[Stated exercise A]: In the FAR 52.247-62 summary, what must the Government estimate to evaluate f.o.b. destination offers?
[Stated exercise B]: List every heading that appears under "Key Rules" in the FAR 52.247-62 summary.
[Stated exercise C]: Reproduce the FAR 52.247-62 summary from "State estimated destination" to "pattern changes materially.".

[Quoted passage]:
((
FAR 52.247-62—Specific Quantities Unknown.
Plain-English Summary
FAR 52.247-62, Specific Quantities Unknown, is a transportation-pricing clause used when the Government knows the total requirements and the destinations for shipments, but cannot determine in advance how much will go to each destination. The clause is tied to the evaluation of f.o.b. destination offers and requires the Government to state estimated quantities by destination so offers can be compared on a common basis. It also establishes that if actual shipment quantities to each destination differ from the estimates and that difference changes transportation costs, the contract price or transportation charges must be adjusted appropriately. In practice, this clause helps prevent unfair pricing distortions when shipment patterns are uncertain, while protecting both parties from being locked into transportation costs that no longer reflect actual delivery quantities. It is especially important in contracts where delivery locations are known but the distribution of quantities among those locations may shift during performance.
Key Rules
Use when quantities by destination are unknown
This clause applies when the Government knows the total requirement and the destinations, but cannot predetermine the exact quantity that will ship to each destination. It is intended for solicitations and contracts where destination-specific shipment quantities are uncertain at award.
State estimated destination quantities
For evaluation of f.o.b. destination offers, the Government must estimate the quantity expected to ship to each listed destination. Those estimates are used to compare offers and should be included in the solicitation or contract schedule.
Evaluate offers on estimated shipments
The estimated quantities by destination are part of the basis for evaluating transportation costs in f.o.b. destination pricing. This ensures offerors are competing on the same assumed shipment pattern rather than on unknown future allocations.
Adjust for actual shipment variation
If the actual quantity shipped to a destination differs from the estimate and the difference changes transportation costs, an appropriate adjustment must be made. The clause does not fix transportation charges rigidly when the underlying shipment pattern changes materially.
Protect both parties from cost distortion
The clause is designed to protect both the Government and the contractor during performance. It prevents either side from bearing an unfair transportation-cost burden caused by shipment quantities that differ from the estimates used at award.
))
[Record excerpts]:
((
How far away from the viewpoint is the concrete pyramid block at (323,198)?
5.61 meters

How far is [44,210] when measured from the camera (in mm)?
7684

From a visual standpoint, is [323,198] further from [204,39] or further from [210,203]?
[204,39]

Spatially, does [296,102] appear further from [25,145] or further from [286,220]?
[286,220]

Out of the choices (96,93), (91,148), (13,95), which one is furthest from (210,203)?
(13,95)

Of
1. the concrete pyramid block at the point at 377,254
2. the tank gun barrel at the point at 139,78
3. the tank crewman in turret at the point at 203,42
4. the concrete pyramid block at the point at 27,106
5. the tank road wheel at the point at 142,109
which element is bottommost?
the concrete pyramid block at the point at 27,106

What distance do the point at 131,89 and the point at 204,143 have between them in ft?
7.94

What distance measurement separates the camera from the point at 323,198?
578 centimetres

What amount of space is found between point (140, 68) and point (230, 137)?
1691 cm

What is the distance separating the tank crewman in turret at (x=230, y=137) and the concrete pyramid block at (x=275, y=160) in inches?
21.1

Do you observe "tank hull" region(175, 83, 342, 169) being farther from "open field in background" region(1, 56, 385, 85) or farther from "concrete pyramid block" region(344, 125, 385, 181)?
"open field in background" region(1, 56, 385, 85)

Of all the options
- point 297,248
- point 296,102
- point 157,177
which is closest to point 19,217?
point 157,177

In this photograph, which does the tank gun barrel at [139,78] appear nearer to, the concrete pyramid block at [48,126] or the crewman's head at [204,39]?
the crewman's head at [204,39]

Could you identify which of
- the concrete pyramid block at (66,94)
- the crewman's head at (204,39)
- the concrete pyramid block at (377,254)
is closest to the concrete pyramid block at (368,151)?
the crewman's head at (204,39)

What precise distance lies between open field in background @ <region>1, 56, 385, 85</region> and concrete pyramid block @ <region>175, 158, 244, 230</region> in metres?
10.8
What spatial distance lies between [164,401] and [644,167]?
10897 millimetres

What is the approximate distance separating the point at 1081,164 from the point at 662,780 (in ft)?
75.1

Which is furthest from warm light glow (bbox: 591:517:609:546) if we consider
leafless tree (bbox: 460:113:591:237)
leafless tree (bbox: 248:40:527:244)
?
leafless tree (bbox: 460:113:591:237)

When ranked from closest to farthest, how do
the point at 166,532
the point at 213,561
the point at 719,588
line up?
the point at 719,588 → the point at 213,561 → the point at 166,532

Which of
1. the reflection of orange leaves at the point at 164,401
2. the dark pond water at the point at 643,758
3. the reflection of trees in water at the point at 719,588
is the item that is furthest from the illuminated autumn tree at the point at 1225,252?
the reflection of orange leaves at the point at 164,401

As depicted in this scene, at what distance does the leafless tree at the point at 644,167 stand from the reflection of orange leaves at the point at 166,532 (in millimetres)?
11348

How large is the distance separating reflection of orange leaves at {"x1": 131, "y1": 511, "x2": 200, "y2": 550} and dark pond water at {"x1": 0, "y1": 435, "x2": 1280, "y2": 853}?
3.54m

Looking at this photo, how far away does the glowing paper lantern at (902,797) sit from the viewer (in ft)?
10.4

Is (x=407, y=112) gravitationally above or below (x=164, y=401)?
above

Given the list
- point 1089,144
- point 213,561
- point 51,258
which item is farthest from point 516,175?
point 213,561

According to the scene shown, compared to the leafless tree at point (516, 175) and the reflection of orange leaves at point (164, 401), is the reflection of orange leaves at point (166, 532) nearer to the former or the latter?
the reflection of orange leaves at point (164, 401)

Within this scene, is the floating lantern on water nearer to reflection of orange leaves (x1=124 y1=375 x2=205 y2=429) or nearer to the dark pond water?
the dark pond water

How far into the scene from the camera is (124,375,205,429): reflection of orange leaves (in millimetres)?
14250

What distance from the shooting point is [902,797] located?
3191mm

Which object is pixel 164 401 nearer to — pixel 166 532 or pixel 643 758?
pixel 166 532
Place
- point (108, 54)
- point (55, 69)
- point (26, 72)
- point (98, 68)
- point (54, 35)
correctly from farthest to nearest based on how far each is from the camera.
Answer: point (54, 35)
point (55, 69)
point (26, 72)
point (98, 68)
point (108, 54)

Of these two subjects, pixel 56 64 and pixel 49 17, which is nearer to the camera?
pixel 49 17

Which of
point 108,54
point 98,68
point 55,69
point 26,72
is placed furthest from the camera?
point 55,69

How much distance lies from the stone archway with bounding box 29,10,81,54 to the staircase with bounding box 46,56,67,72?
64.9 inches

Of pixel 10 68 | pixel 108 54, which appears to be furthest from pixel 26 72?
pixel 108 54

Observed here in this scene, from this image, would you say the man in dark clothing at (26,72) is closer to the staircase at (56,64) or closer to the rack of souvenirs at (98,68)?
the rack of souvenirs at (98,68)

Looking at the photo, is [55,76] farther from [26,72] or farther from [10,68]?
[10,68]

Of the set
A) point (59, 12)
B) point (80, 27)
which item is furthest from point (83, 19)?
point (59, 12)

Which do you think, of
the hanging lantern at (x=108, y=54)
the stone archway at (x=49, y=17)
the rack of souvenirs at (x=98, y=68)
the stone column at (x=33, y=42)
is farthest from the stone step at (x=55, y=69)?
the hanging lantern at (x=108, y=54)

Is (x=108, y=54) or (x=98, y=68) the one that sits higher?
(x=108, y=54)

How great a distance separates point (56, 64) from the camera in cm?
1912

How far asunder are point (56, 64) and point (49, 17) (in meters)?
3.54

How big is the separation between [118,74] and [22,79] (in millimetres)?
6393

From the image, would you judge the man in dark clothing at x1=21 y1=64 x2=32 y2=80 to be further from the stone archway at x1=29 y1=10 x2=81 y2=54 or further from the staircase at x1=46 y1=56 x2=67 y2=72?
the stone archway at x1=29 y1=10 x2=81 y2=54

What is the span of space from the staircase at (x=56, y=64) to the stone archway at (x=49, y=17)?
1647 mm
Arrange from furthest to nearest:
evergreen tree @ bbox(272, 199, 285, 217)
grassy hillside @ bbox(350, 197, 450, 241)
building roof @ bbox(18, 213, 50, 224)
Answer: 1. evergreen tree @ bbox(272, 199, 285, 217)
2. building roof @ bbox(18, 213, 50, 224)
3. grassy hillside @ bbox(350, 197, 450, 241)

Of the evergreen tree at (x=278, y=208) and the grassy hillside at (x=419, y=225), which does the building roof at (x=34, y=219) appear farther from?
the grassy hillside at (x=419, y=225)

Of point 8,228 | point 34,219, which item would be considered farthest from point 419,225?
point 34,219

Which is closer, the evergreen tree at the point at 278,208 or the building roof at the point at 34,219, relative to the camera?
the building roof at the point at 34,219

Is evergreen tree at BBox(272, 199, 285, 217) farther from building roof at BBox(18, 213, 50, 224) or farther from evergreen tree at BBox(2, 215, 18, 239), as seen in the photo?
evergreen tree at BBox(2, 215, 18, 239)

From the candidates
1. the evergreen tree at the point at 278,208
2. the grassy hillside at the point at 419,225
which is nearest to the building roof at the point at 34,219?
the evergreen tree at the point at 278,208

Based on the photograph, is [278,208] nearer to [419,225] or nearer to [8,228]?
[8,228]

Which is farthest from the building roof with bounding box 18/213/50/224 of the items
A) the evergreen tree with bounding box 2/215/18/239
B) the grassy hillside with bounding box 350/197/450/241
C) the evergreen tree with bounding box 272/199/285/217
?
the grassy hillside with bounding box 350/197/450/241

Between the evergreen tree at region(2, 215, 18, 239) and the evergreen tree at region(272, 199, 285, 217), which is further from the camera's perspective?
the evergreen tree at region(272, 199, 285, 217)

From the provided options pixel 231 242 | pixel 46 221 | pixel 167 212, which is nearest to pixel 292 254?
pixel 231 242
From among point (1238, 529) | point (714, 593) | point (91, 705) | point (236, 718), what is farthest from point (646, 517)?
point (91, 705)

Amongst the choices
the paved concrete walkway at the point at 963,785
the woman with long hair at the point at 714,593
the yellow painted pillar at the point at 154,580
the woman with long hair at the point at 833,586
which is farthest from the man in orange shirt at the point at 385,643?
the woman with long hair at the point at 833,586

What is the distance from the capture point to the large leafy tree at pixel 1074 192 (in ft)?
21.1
))
[Correct output A]: The quantity expected to ship to each listed destination.

[Correct output B]:
- Use when quantities by destination are unknown
- State estimated destination quantities
- Evaluate offers on estimated shipments
- Adjust for actual shipment variation
- Protect both parties from cost distortion

[Correct output C]:
State estimated destination quantities
For evaluation of f.o.b. destination offers, the Government must estimate the quantity expected to ship to each listed destination. Those estimates are used to compare offers and should be included in the solicitation or contract schedule.
Evaluate offers on estimated shipments
The estimated quantities by destination are part of the basis for evaluating transportation costs in f.o.b. destination pricing. This ensures offerors are competing on the same assumed shipment pattern rather than on unknown future allocations.
Adjust for actual shipment variation
If the actual quantity shipped to a destination differs from the estimate and the difference changes transportation costs, an appropriate adjustment must be made. The clause does not fix transportation charges rigidly when the underlying shipment pattern changes materially.